The lack of personal care they require is the biggest thing. The clearest indication for me is that when they were little I wouldn't have left them with MIL to care for them because it would have been too tiring for her in her but now they are older it's fine to leave them with her even though she's older because they just need someone in the house, they entertain themselves and can help themselves to snacks etc. And DD1 is sensible enough that if anything happened to MIL she could go and speak to a neighbour or call me or DH.

ittooshallpass · 16/01/2020 17:27

It completely depends on the type of baby you have. My newborn slept for 20 hours a day. Never woke me in the night and was equally happy being cuddled or left on her own.

I had a horrendous birth so was quite happy to rest and recover with my snoozy baby. I wasn't bored or tired. I was in a very happy bubble after waiting many years to have my miracle baby.

Everyone's experience is different. I loved learning how to look after my baby and would happily do it all again tomorrow.

Maybe because I knew she was the only baby I was ever going to have made me cherish every moment.

Jadefeather7 · 16/01/2020 17:30

The newborn stage was awful for me. My baby cried or screamed all the time for the first 3/4 months. After that it got so much better. He is much more content and is in a routine so sleeps through the night now. 4 months- 8 months has been amazing compared to the newborn stage.

GrumpyHoonMain · 16/01/2020 17:35

Maybe because I knew she was the only baby I was ever going to have made me cherish every moment.

Good for you but you are the exception here.

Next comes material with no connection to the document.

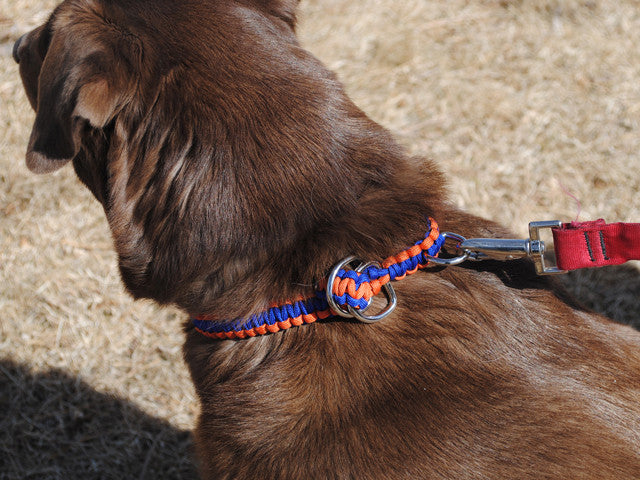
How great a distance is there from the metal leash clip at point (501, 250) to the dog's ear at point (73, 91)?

Women who conceive after years of IVF and infertility treatments (I am one) are most likely to have PND as often the reality of the newborn stage doesn’t match up with the expectation that has built up when ttc. You are very lucky you had a sleepy newborn.

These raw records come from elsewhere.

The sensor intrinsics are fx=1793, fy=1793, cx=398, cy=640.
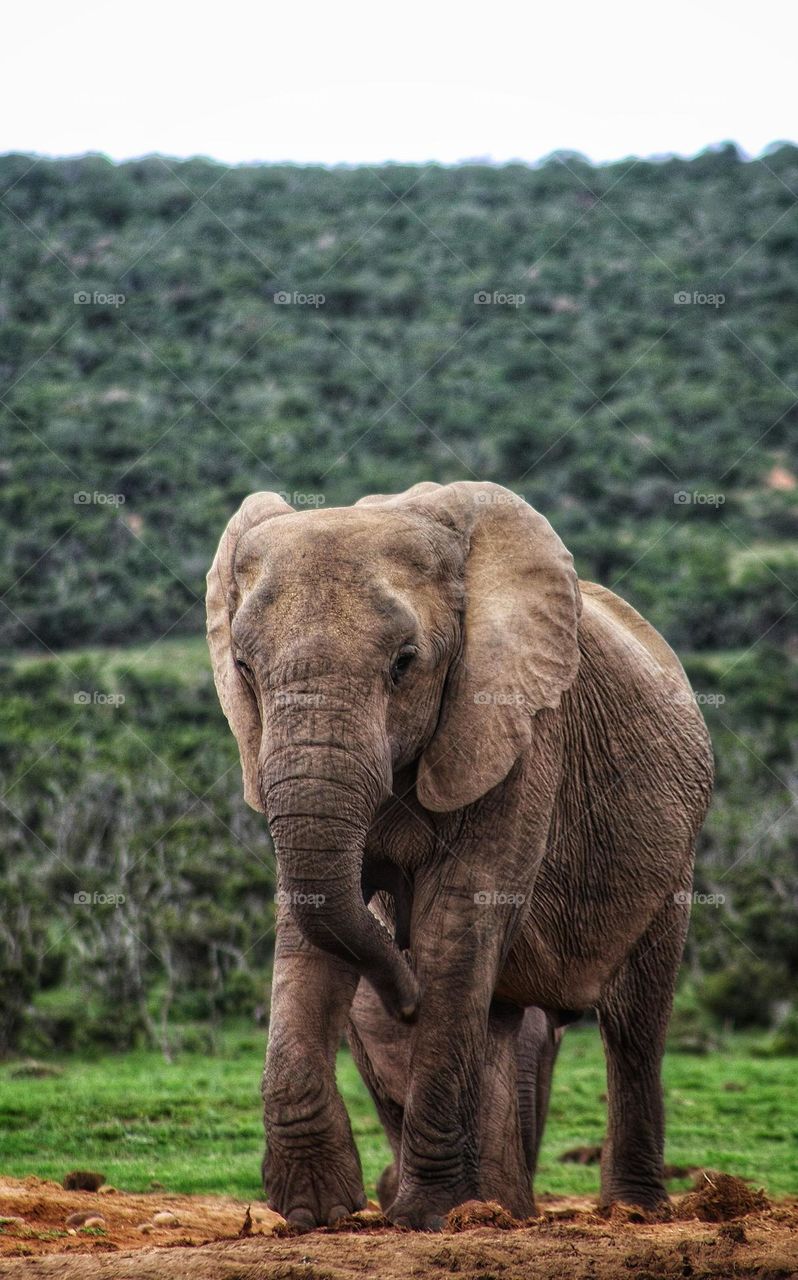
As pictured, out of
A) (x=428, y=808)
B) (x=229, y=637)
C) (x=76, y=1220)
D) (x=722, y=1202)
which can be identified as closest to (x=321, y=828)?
(x=428, y=808)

HoldMyLobster · 16/01/2020 17:41

Sure you can go to a wedding at 3 weeks old. The baby will just sleep the day away in a sling. Oh newborns are easy, they just sleep and occasionally wake up to eat

Right! I took DD to a big family 90th birthday party when she was a few weeks old. She was going through a growth spurt so she fed, pooed, fed, pooed, fed, pooed, fed, pooed, fed, pooed, fed, pooed, fed, pooed, fed, pooed, fed, pooed, fed, pooed, fed, pooed, fed, pooed, fed, pooed, fed, pooed, fed, pooed, fed, pooed, fed, pooed, fed, pooed, fed, pooed, fed, pooed, fed, pooed for the entire party.

She went through all the nappies we'd brought, and stained her lovely linen dress/knicker combo yellow. I spent the entire party either with her attached to my boob, or changing her nappy. Everyone wanted to cuddle her but she'd scream as soon as she left my boob.

It was 18 years ago and I'm still slightly traumatised Grin

Cattenberg · 16/01/2020 17:45

I thought my baby was adorable, but I found the first 8 -10 weeks very tough. It was the fact that it was a day shift followed by a night shift followed by a day shift ... For weeks.

I know each stage has its challenges, but the newborn stage has been the toughest stage for me so far.

CakeandCustard28 · 16/01/2020 17:45

I found the newborn stage easy! Try having a 8 year old who has the strength of Godzilla when they’re having a meltdown.. every.single.day. 😒
Whoever said it’d get better, lied. Grin

thejollyroger · 16/01/2020 17:47

I took 3 month old DD to a family get-together. It was a couple of hours in the car but with regular breaks. She slept along the way. Then we got there she screamed, and screamed, and screamed, and screamed. She only calmed down when I left and took her back to the hotel. Nightmare.

squaky · 16/01/2020 17:50

Lack of sleep is torture. My eldest ds slept through the night, a good 10-12 hours from the age of 1. So I enjoyed toddlerhood!

I'm currently awake at 4am (and have been since 12am) with a newborn who throws up a lot and hates wind.